--- TASK ---
Please reproduce all of the data below word for word, leaving out the pictures.

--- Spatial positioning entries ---
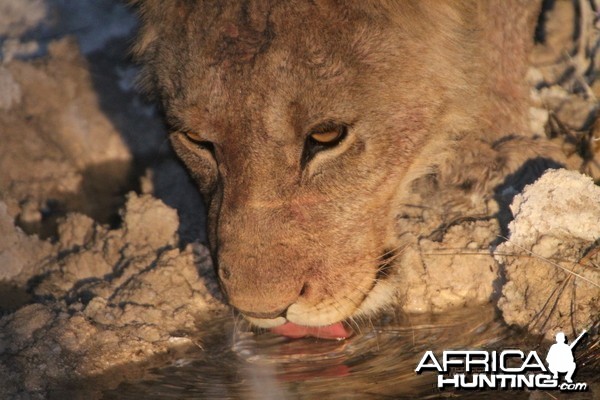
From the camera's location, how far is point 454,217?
181 inches

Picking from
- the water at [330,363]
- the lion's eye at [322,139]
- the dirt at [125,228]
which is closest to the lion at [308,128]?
the lion's eye at [322,139]

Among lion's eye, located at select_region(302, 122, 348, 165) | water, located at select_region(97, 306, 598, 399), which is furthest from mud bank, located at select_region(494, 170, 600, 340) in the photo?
lion's eye, located at select_region(302, 122, 348, 165)

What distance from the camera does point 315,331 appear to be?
13.7 ft

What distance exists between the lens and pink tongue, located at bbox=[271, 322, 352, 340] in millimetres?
4176

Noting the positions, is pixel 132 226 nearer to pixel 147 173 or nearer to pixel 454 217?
pixel 147 173

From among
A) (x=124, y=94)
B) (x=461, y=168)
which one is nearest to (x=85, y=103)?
(x=124, y=94)

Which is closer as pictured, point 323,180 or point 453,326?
point 323,180

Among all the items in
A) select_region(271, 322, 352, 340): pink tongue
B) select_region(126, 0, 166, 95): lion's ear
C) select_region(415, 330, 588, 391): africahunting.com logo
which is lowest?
select_region(415, 330, 588, 391): africahunting.com logo

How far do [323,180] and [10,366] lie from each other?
1340 millimetres

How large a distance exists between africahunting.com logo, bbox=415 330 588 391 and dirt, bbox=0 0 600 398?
23cm

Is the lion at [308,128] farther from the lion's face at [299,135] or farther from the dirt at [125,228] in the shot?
the dirt at [125,228]

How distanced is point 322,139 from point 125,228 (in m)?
1.42

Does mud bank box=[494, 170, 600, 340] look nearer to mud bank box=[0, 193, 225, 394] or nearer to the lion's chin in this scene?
the lion's chin

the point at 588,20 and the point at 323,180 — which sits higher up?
the point at 588,20
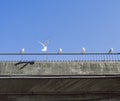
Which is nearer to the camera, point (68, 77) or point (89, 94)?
point (68, 77)

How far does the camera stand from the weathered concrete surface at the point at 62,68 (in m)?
14.6

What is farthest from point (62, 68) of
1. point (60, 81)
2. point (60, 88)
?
point (60, 88)

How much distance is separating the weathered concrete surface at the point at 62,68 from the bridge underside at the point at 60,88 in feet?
1.08

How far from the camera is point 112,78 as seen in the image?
14.4 metres

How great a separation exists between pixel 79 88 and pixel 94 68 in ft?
4.03

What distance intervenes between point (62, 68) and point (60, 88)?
104cm

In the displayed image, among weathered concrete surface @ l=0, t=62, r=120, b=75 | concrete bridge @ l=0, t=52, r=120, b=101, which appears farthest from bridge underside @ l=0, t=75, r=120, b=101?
weathered concrete surface @ l=0, t=62, r=120, b=75

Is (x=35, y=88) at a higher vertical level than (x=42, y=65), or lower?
lower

--- PROBLEM SOLUTION ---
From the camera's location, how far is point 454,217?
181 inches

Picking from
- the water at [330,363]
- the lion's eye at [322,139]
- the dirt at [125,228]
which is closest to the lion at [308,128]?
the lion's eye at [322,139]

Among lion's eye, located at select_region(302, 122, 348, 165) | water, located at select_region(97, 306, 598, 399), which is furthest from mud bank, located at select_region(494, 170, 600, 340) in the photo?
lion's eye, located at select_region(302, 122, 348, 165)

What distance from the camera does point 315,331 appear to be?
13.7 ft

What distance exists between the lens and pink tongue, located at bbox=[271, 322, 352, 340] in millimetres?
4176

Noting the positions, is pixel 132 226 nearer to pixel 147 173 or nearer to pixel 454 217?
pixel 147 173

From among
A) (x=124, y=94)
B) (x=461, y=168)
which one is nearest to (x=85, y=103)?
(x=124, y=94)

Which is closer as pictured, point 323,180 or point 453,326?
point 323,180

Among all the items in
A) select_region(271, 322, 352, 340): pink tongue
B) select_region(126, 0, 166, 95): lion's ear
C) select_region(415, 330, 588, 391): africahunting.com logo
which is lowest?
select_region(415, 330, 588, 391): africahunting.com logo

How far do [323,180] and [10,366] lie from each other?
1340 millimetres

How large a distance exists between africahunting.com logo, bbox=415 330 588 391 and dirt, bbox=0 0 600 398?
23cm

Is the lion at [308,128] farther from the lion's face at [299,135] or farther from the dirt at [125,228] in the shot?
the dirt at [125,228]

How distanced is point 322,139 from point 125,228 (in m)?
1.42

Does mud bank box=[494, 170, 600, 340] look nearer to mud bank box=[0, 193, 225, 394] or nearer to the lion's chin in this scene?
the lion's chin

the point at 588,20 and the point at 323,180 — which sits higher up?
the point at 588,20
Which is nearer to the camera, point (68, 77) or point (89, 94)?
point (68, 77)

How far does the camera stand from the weathered concrete surface at the point at 62,68 (in m)?
14.6

What is farthest from point (62, 68) of
1. point (60, 81)
2. point (60, 88)
?
point (60, 88)

How much distance is separating the weathered concrete surface at the point at 62,68 from the bridge underside at the point at 60,88 in feet?
1.08

How far from the camera is point 112,78 as seen in the image?
14.4 metres

How great a separation exists between pixel 79 88 and pixel 94 68 in ft?
4.03

What distance intervenes between point (62, 68) and point (60, 88)?
104cm

In the displayed image, among weathered concrete surface @ l=0, t=62, r=120, b=75 | concrete bridge @ l=0, t=52, r=120, b=101, which appears farthest from bridge underside @ l=0, t=75, r=120, b=101?
weathered concrete surface @ l=0, t=62, r=120, b=75

Is (x=35, y=88) at a higher vertical level than (x=42, y=65), or lower?
lower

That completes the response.